他慌忙扶住那人的手臂,手在他腰下托了一下,帮他坐到了轮椅上,江云礼也有些力竭,这段时间接连病了两场状态确实不太好,靠在靠背上有些虚喘,半晌才缓过一些看向眼前的年轻人
“是不是没用了些?”
陆勉知道这话他是在说他自己,直接便蹲在了他面前
“江先生之前答应过我不许这样说的。”
他就是听不得这人说他自己一点不好,明明哪里都那么优秀,怎么就没用了,他边说边伸手帮他整理了一下有些打褶的裤腿。
江云礼没忍住抬手揉了一下他的脑袋
“好,不说了。”
陆勉拿过方才他盖着的毯子又帮他盖在了身上,他的腿不能受凉他还记得,他出去敲了隔壁的门去叫刘硕。
刘硕被一堆的文件弄的头大的很,若不是怕陆勉不熟练,不太放心那两人单独出去他是真的准备和那些文件奋战到底了。

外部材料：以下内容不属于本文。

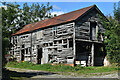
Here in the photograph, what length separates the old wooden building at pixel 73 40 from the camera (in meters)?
22.2

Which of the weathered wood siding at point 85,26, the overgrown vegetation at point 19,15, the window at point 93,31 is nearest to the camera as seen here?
the weathered wood siding at point 85,26

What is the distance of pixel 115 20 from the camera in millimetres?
14484

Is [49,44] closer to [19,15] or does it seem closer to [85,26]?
[85,26]

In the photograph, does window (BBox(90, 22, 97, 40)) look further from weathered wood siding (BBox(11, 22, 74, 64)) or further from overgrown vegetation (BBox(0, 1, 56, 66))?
overgrown vegetation (BBox(0, 1, 56, 66))

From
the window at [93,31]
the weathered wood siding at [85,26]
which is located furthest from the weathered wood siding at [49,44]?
the window at [93,31]

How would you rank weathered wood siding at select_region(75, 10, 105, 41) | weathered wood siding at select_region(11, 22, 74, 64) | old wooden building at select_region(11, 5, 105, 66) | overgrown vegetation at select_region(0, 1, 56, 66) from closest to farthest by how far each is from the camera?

这边能开车的只有刘硕,自然充当了司机,陆勉帮着男人上了车就坐在了他的身边,江云礼透过车窗看了看外面古色的建筑,微微侧头轻声和身边的人说
“我在这边上过两年的学,只是还没有毕业。”
“您在英国读的书?”
“嗯,是啊,那时候的时光现在想起来这是这么多年来最悠闲的日子了。”
陆勉微微转头便看见了那人脸上有着明显的怀念,眼中的情绪却复杂的他有些读不懂。
“只是只过了两年,还没有毕业便回国了。”
“没有毕业?”
“是啊,这么算起来我只有一个高中学历,比起小勉可差太多了。”
江云礼的目光从车外的建筑上收了回来,转头看向了陆勉,眼里的复杂之色渐渐褪去,转而换成了有些揶揄的神色。
从平时的交流中陆勉便知道这人的学识修养见识都是一等一的,这样的人自然应该是出身高等学府的,他一直没有问过江云礼是在哪里读的大学,而那人自己也没有说过,这还是第一次提及他之前上学时候的事。
“您为什么没有毕业呢?”
或许是被偏爱的多了,陆勉现在在江云礼面前没有那么拘谨,说话的时候也不会有特别多的顾虑了。
“当时的江氏出了一些问题,我只能提前回国去处理,学校这边便办理了休学,只是怎么也没能想到,回国的事情太多也棘手,从此再也没有回学校的机会了。”
男人靠在椅背上,目光没有看向陆勉,而是微微闭了闭眼,掩藏住了眼底翻涌的情绪半晌才睁开。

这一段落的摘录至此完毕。